Limit of sum and inequality: $\sum_{k=m}^{u}\frac{1}{(2k-1)^2}<\frac{2}{m^2}$

Question

There are some m such that $$\sum_{k=m}^{u}\frac{1}{(2k-1)^2}<\frac{2}{m^2}$$

with $\displaystyle \forall u>m$?

Answer 1

This is probably off-topic.

Writing $u=m+p$ (with $p>0$), let us consider the function $$f(m,p)=\frac{2}{m^2}-\sum_{k=m}^{m+p}\frac{1}{(2k-1)^2}$$ which write $$f(m,p)=\frac{2}{m^2}-\frac{1}{4} \left(\psi ^{(1)}\left(m-\frac{1}{2}\right)-\psi ^{(1)}\left(m+p+\frac{1}{2}\right)\right)$$ where appears the polygamma function.

What it seems is that, for low values of $m$, $f(m,p)>0$ whatever $p$ could be.

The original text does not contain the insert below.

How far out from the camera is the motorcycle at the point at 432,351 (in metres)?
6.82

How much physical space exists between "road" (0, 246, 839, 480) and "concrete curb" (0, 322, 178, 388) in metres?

Below are given some limits when $p\to \infty$. $$\left( \begin{array}{ccc} m & \lim_{p\to \infty } \, f(m,p) & \approx \\ 1 & 2-\frac{\pi ^2}{8} & +0.766299 \\ 2 & \frac{3}{2}-\frac{\pi ^2}{8} & +0.266299 \\ 3 & \frac{4}{3}-\frac{\pi ^2}{8} & +0.099633 \\ 4 & \frac{2297}{1800}-\frac{\pi ^2}{8} & +0.042411 \\ 5 & \frac{13798}{11025}-\frac{\pi ^2}{8} & +0.017819 \\ 6 & \frac{245963}{198450}-\frac{\pi ^2}{8} & +0.005720 \\ 7 & \frac{14803024}{12006225}-\frac{\pi ^2}{8} & -0.000755 \\ 8 & \frac{79817814617}{64929664800}-\frac{\pi ^2}{8} & -0.004404 \\ 9 & \frac{166001126}{135270135}-\frac{\pi ^2}{8} & -0.006518 \\ 10 & \frac{1437785878979}{1172792070450}-\frac{\pi ^2}{8} & -0.007749 \end{array} \right)$$

So, for $m>6$, it exists a value of $p$ which makes $f(m,p) <0$.